■ **Excerpted text**
-- Begin --

The Poisoned Kiss Revealed


The Poisoned Kiss and Other Stories from the Portuguese—Joyce Carol Oates’s numinous and unusual short story collection from 1975—has been considered an anomaly among her books, and something of a mystery. The stories had been published individually under the name “Fernandes” with a note that they were translated “from the Portuguese” by Joyce Carol Oates. The collection’s author was listed as “Fernandes / Joyce Carol Oates.”

Adding to the mystery is JCO’s afterword to the book, where she explains:

In November of 1970, while I was occupied as usual with my own writing, I began to dream about and to sense, while awake, some other life, or vision, or personality ….

-- End --

(Dataset rows)
-- Begin --

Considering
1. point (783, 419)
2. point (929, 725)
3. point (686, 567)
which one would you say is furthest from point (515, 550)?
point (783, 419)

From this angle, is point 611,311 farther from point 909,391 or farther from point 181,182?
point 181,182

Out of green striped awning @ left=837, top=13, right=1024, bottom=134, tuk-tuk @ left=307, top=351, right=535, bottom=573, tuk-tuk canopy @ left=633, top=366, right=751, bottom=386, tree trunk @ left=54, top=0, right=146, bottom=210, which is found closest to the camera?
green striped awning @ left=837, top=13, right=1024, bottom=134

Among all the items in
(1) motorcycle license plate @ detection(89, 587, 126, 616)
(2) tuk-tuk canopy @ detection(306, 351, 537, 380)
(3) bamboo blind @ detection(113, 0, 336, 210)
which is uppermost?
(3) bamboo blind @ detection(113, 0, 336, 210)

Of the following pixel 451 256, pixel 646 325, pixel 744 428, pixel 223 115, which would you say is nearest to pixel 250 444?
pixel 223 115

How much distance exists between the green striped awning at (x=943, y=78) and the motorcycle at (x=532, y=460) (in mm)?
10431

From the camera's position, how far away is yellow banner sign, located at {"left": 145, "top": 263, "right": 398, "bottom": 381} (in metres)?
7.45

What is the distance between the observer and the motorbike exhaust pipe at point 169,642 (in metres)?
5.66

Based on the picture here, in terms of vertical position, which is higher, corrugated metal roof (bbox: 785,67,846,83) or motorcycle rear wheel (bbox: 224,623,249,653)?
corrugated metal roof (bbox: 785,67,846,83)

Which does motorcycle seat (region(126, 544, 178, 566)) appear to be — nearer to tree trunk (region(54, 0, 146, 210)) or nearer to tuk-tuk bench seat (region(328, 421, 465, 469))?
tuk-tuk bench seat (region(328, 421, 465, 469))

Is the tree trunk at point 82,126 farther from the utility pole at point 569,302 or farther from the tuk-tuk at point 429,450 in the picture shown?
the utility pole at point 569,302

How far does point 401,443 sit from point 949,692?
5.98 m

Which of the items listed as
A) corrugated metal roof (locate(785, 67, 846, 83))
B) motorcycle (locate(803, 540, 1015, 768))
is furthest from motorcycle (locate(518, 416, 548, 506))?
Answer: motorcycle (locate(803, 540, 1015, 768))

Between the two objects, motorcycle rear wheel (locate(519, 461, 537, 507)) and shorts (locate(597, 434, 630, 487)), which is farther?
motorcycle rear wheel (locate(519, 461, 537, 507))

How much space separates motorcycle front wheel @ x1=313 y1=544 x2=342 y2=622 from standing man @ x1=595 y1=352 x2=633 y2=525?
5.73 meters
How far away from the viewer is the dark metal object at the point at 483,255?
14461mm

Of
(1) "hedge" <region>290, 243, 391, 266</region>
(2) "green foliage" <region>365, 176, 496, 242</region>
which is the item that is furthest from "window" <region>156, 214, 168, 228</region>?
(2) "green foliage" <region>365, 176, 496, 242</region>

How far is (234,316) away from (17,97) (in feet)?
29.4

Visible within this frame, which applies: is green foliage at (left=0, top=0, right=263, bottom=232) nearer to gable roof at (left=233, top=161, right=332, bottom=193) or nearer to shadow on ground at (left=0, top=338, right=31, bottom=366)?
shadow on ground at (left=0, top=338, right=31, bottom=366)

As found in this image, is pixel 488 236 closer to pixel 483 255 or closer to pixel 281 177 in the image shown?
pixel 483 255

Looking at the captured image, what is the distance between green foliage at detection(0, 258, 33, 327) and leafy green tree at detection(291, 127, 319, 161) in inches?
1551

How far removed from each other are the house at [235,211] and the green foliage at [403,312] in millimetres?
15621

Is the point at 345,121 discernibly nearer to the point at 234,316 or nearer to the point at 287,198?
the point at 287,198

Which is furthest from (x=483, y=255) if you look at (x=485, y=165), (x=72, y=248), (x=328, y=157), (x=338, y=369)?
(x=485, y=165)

-- End --

■ **Aim**
Copy the text about The Poisoned Kiss, starting with "The Poisoned Kiss Revealed" and going on through "or personality ….", and switch each "mystery" to "puzzle".

■ **Result of the task**
The Poisoned Kiss Revealed


The Poisoned Kiss and Other Stories from the Portuguese—Joyce Carol Oates’s numinous and unusual short story collection from 1975—has been considered an anomaly among her books, and something of a puzzle. The stories had been published individually under the name “Fernandes” with a note that they were translated “from the Portuguese” by Joyce Carol Oates. The collection’s author was listed as “Fernandes / Joyce Carol Oates.”

Adding to the puzzle is JCO’s afterword to the book, where she explains:

In November of 1970, while I was occupied as usual with my own writing, I began to dream about and to sense, while awake, some other life, or vision, or personality ….